How to specify multiple result path values in AWS Step Functions

I have a AWS Step Function State formatted as follows:
"MyState": {
"Type": "Task",
"Resource": "<MyLambdaARN>",
"ResultPath": "$.value1"
"Next": "NextState"
}
I want to add a second value but can't find out how anywhere. None of the AWS examples display multiple ResultPath values being added to the output.
Would I just add a comma between them?
"MyState": {
"Type": "Task",
"Resource": "<MyLambdaARN>",
"ResultPath": "$.value1, $.value2"
"Next": "NextState"
}
Or is there a better way to format these?
Let's answer this straight up: you can't specify multiple ResultPath values, because it doesn't make sense. Amazon does do a pretty bad job of explaining how this works, so I understand why this is confusing.
You can, however, return multiple result values from a State in your State Machine.
General Details
The input to any State is a JSON object. The output of the State is a JSON object.
ResultPath directs the State Machine what to do with the output (result) of the State. Without specifying ResultPath, it defaults to $ which means all the input to the State is lost, replaced by the output of the State.
If you want to allow data from the input JSON to pass through your State, you specify a ResultPath to describe a property to add/overwrite on the input JSON to pass to the next State.
Your scenario
In your case, $.value1 means the output JSON of your State is the input JSON with a new/overwritten property value1 containing the output JSON of your lambda.
If you want multiple values in your output, your lambda should return a JSON object containing the multiple values, which will be the value of the value1 property.
If you don't care about allowing input values passing through your State, leave the ResultPath as the default $ by omitting it. The output JSON containing your multiple values will be the input to the next State.
Support scenario
Here's a simple State machine I use to play with the inputs and outputs:
{
"StartAt": "State1",
"States": {
"State1": {
"Type": "Pass",
"Result": { "Value1": "Yoyo", "Value2": 1 },
"ResultPath": "$.Result",
"Next": "State2"
},
"State2": {
"Type": "Pass",
"Result": { "Value2": 5 },
"ResultPath": "$.Result",
"Next": "State3"
},
"State3": {
"Type": "Pass",
"Result": "Done",
"End": true
}
}
}
Execute this with the following input:
{
"Input 1": 10000,
"Input 2": "YOLO",
"Input 3": true
}
Examine the inputs and outputs of each Stage. You should observe the following:
The input is passed all the way through, because the ResultPath always directs output to a Result property of the input.
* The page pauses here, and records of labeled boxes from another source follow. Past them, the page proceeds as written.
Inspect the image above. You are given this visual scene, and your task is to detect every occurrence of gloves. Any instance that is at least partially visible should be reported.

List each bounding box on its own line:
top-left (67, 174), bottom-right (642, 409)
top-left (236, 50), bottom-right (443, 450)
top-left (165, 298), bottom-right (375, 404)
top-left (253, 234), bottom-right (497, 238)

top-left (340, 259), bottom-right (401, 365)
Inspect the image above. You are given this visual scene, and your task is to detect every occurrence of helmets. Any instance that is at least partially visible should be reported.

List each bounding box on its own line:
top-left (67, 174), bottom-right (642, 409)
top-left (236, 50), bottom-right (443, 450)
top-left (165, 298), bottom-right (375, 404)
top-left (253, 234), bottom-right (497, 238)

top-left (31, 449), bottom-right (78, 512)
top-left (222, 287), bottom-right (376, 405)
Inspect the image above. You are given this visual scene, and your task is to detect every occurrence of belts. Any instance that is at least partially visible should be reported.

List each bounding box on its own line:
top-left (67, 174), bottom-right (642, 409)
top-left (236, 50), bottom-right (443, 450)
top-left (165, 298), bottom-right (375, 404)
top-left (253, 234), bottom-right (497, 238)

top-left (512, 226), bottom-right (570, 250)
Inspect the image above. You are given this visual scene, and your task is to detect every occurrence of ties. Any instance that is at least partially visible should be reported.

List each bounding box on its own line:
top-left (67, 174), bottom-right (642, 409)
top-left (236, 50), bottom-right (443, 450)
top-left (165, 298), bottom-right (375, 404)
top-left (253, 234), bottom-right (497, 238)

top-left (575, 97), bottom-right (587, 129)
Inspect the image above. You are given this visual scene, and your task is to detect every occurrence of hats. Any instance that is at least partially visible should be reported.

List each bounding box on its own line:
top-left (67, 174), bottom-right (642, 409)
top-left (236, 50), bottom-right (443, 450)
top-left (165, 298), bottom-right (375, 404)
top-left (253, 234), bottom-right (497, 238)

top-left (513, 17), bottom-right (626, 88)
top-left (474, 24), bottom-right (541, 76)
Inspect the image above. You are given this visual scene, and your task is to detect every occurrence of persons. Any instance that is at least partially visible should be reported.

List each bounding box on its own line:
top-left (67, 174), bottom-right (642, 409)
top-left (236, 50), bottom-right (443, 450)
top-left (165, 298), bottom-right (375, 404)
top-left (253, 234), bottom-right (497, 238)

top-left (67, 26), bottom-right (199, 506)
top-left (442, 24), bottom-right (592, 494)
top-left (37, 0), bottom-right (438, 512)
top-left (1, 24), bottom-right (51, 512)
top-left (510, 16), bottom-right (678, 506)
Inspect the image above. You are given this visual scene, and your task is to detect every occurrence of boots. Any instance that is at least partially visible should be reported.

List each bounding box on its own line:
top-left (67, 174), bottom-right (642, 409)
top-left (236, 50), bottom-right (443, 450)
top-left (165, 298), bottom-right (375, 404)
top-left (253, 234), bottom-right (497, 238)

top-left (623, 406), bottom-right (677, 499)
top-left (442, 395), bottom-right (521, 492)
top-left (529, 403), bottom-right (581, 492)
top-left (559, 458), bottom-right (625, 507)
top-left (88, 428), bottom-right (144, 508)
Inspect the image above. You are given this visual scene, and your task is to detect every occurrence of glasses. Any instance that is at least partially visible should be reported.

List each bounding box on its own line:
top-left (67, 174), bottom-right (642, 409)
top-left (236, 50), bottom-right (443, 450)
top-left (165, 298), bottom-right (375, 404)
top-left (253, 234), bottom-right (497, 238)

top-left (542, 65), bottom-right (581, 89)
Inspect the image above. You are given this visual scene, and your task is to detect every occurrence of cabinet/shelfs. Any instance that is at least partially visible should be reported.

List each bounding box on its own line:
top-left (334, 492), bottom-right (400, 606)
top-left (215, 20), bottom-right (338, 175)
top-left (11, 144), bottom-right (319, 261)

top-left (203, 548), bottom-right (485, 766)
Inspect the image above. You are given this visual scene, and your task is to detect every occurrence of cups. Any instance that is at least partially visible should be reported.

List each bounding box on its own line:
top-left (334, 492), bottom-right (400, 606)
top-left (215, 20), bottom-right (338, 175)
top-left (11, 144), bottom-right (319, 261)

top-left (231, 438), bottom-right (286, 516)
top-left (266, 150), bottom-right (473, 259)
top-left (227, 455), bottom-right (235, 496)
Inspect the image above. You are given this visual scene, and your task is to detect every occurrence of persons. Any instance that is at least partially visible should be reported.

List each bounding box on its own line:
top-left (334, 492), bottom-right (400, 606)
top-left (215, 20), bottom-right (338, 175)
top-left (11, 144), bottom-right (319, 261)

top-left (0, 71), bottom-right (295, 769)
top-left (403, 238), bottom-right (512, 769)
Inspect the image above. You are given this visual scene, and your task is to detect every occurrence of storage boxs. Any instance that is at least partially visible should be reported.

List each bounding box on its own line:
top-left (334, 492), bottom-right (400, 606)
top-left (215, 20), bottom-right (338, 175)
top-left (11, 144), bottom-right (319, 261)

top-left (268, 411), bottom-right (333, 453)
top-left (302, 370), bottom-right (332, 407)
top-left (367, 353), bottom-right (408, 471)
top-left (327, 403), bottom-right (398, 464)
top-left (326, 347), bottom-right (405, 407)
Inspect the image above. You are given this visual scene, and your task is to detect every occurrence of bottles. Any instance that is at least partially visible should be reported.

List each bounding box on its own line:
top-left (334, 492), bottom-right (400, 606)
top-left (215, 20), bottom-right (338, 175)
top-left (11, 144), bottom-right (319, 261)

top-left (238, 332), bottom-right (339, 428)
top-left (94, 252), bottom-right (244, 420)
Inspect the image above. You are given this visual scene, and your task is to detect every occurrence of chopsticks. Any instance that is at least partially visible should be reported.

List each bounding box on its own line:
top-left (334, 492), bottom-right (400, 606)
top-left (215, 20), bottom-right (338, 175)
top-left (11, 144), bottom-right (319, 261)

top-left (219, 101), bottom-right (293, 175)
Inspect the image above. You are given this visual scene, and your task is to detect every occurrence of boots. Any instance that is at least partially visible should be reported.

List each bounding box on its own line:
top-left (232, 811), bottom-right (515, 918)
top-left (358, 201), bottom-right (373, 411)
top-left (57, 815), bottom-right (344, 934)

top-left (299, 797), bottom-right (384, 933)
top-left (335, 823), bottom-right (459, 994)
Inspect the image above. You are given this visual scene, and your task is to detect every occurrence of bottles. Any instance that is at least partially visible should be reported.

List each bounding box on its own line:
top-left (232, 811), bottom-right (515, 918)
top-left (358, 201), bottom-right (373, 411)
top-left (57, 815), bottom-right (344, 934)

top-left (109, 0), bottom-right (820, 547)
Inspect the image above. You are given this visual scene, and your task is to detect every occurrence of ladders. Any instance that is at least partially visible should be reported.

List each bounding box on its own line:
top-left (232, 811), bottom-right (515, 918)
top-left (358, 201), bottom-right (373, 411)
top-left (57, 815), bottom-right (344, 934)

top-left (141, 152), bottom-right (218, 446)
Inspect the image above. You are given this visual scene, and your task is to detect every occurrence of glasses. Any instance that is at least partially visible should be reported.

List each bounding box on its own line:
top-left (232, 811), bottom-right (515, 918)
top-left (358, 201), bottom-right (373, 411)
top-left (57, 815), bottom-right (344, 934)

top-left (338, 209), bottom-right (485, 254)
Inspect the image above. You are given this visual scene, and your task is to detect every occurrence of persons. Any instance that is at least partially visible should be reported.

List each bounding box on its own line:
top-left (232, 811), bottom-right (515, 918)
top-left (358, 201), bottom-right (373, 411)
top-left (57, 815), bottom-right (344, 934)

The output of State1 is overwritten by the Output of State2. The net effect is Result.Value1 disappears and Result.Value2 is "updated".
Hopefully this clarifies how to use ResultPath effectively.
You cannot specify several values in ResultPath, because ResultPath defines the path of your result value in the json. The close analogy for ResultPath is a return value of a function, as your step can return only 1 value it should be put into 1 node in the resulting json.
If you have an input json
{
"myValue": "value1",
"myArray": [1,2,3]
}
And define your ResultPath as $.myResult the overall resulting json will be
{
"myValue": "value1",
"myArray": [1,2,3],
"myResult": "result"
}
Now you can truncate this json to pass only part of it to the next step in your function using OutputPath (e.g. OutputPath: "$.myResult")
InputPath and OutputPath can have several nodes in their definition, but ResultPath should always have only 1 node.
Seems like today it can be done by using ResultsSelector.
I think it would be like the following, but I haven't actually done this so I can't say for sure.
"ResultPath": {
"var1" : "$.value1",
"var2" : "$.value2"
},
=====
After looking further into this, I am convinced that there is no direct way to do what you want to do. Here is a way that could give you the results that you want.
1) You would omit the InputPath, OutputPath, and ResultPath from your step. This would mean that all of $. would be passed in as an input to your step function and that all of the output from the lambda function would be stored as $. In the lambda function you could set the results fields to be whatever you want them to be. The lambda function must return the modified input as it output.